Helena porta une main à ses lèvres, horrifiée, avant de balbutier :
« Mister Allen… Qu’est-ce que vous lui avez fait… ? »
Elle voulut prendre son fils dans ses bras, l’éveiller de ce cauchemar, vérifier qu’il n’avait pas de fièvre, mais le précepteur saisit son poignet de sa main libre et secoua négativement la tête.

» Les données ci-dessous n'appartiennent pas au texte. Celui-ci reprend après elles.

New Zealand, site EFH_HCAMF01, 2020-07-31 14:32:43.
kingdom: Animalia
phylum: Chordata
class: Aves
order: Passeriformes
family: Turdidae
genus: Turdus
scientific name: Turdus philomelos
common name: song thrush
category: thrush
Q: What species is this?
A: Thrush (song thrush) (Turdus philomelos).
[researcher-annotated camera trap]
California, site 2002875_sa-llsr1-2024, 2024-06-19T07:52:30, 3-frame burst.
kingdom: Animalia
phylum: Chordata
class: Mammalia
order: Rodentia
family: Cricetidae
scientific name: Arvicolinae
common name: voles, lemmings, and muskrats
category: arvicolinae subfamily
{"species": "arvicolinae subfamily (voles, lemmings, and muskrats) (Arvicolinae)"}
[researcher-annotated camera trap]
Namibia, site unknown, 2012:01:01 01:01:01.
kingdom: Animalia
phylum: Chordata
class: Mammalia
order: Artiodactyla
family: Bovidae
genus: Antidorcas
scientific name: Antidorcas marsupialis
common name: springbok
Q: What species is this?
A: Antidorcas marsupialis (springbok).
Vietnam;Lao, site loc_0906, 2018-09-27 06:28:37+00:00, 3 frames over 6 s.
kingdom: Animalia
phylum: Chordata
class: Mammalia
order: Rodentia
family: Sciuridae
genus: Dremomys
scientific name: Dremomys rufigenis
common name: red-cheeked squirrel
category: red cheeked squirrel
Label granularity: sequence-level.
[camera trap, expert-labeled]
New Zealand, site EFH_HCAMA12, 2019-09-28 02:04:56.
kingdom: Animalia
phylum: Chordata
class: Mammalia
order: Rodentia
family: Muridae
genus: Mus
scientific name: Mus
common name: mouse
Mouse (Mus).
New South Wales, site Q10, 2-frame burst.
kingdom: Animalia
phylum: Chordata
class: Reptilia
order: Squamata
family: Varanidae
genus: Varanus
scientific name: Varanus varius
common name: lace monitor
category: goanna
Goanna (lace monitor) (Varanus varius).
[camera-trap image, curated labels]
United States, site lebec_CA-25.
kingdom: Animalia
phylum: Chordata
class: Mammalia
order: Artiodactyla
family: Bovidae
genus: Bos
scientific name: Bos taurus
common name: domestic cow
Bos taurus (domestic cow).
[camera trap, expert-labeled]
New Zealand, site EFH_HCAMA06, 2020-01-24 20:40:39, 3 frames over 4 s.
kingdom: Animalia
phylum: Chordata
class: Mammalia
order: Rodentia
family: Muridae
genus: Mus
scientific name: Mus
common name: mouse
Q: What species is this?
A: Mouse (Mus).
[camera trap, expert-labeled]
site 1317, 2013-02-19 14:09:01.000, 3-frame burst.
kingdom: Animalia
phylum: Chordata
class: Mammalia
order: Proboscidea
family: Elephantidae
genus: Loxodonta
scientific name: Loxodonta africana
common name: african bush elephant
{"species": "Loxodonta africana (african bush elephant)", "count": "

« C’est bien ce que je pensais, murmura-t-il. Est-ce que tu avais peur d’elle ?
— Je ne sais pas. Oui… Non… Je… »
Il marqua un temps de silence avant de murmurer :
« Je ne sais plus…
— C’est elle qui t’a donné cette rose ? »
Les yeux du garçon se baissèrent sur la fleur, comme s’il la voyait pour la première fois. Il garda le silence. Les doigts de l’infirme quittèrent son front :
« Merci, Richard. Essaye d’oublier tout cela à présent. Peux-tu me laisser cette rose ? »
L’enfant eut pour premier réflexe de la serrer contre lui, puis, avec hésitation, la tendit au jeune homme blond. Dès que les doigts de mister Allen se refermèrent sur la tige, les pétales se mirent à briller étrangement, avant de couler comme de la glace qui fondait… ou plutôt du sang. Le précepteur la lâche brutalement, mais quelques gouttes carmin vinrent maculer sa main ainsi que la couverture sur ses jambes inertes. Ses yeux s’écarquillèrent de surprise, tandis que le liquide dégoulinait sur lui. Helena le fixait d’un air horrifié. Le cri perçant de Richard la tira de sa torpeur. Elle bondit de sa chaise pour prendre son fils dans ses bras et se tourna vers le jeune homme, avec un mélange d’inquiétude et de soupçons. Déjà, il s’était resaisi :
« Emmenez Richard dans sa chambre, ne vous préoccupez pas de moi ! Quand il sera en sécurité, envoyez-moi Sean ! »
La châtelaine acquiesça en silence, la gorge bien trop nouée pour répondre. Serrant son fils contre elle, elle quitta le bureau, se précipita dans le hall, puis dans l’escalier en appelant la gouvernante à pleine voix :
« Mirna ! Venez vite ! »
La femme rousse apparut au sommet des marches, pressant avec angoisse ses mains l’une contre l’autre :
« Milady ?
— Emmenez Richard dans sa chambre et restez avec lui. Vous ne devez le quitter sous aucun prétexte. Je vous expliquerai plus tard. »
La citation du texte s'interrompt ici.